Water companies have been urged to review their charges and practices for making new connections to the water mains.

The water regulator is also pressing for changes to the legislation to open up this area to competition.

In 53 of the 62 disputes settled by the director general of Water Services in the past three years, the charges made by the water companies were found to be excessive. As a result customers have received refunds of about £23,000.

Ian Byatt commented: 'Not only do I want to see a reduction in charges but I would also like to see the making of connections opened up to competition.

'Three years ago I suggested to the water companies that customers should be able to choose from a list of company- approved contractors but companies have not taken up this suggestion.

'I am therefore seeking a change to the legislation to allow developers and builders to carry out connection work, albeit subject to company inspection'.

There is considerable variation between companies in the charge they make. Most companies use a standard charges scheme. The charge for a particular connection can vary significantly. For example the charge for a 5 metre standard domestic connection varies between £310 and £826.

Where standard charges are made companies charging at the lower end of the scale are Northumbrian and South Staffordshire. At the upper end of the scale are South West and Mid Kent.

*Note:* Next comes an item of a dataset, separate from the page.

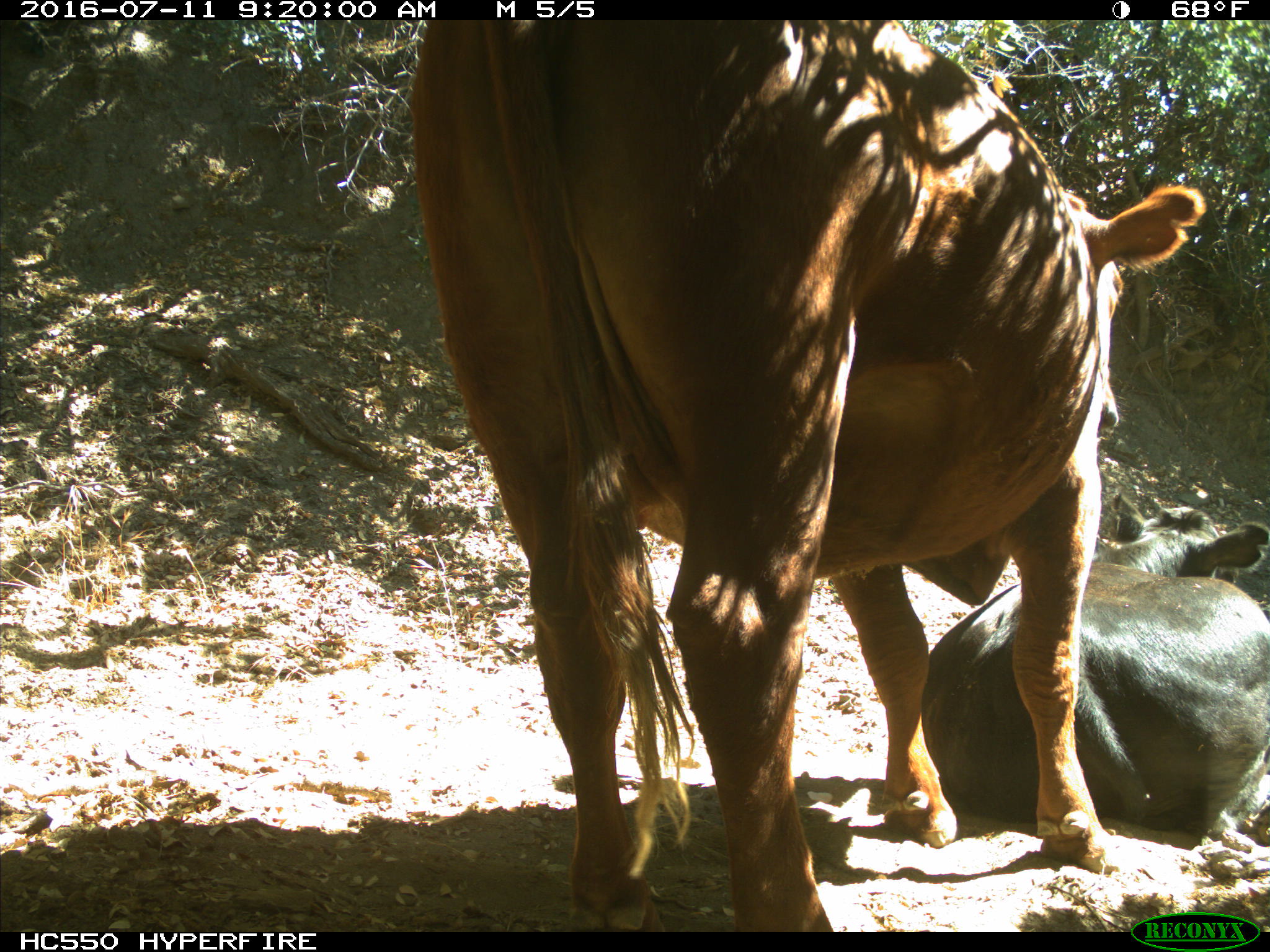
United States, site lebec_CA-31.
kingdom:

While standard charges are administratively simple they inevitably involve a form of averaging. The cases investigated by Ofwat showed that some companies' standard charges schemes do not adequately take account of the circumstances and cost of individual connections. Ofwat would like to see charges more directly related to costs and has suggested that companies need to include provision in their procedures for checking that charges are not out of line with actual costs. Ofwat is also critical of the limited use made by companies of competitive tendering in awarding work to contractors.

Ian Byatt said: 'In over 70% of the determinations which I have made, the company's own labour has been used to do the work. Some companies' costs for their own labour compare well with market rates; others do not.

'Companies should use market testing to ensure that the work is being done at competitive rates. This includes those companies where associated companies are used instead of work being put out to competitive tender. Competitive tendering is the method of market testing which generally provides the most valid results'.

Ofwat has also told the companies to ensure that any literature relating to connection charges includes reference to the director general's powers to resolve any disputes about the reasonableness of the connection charge or any undertakings or securities associated with the connection. In general it seems that most customers are unaware that disputes can be referred to the director for determination.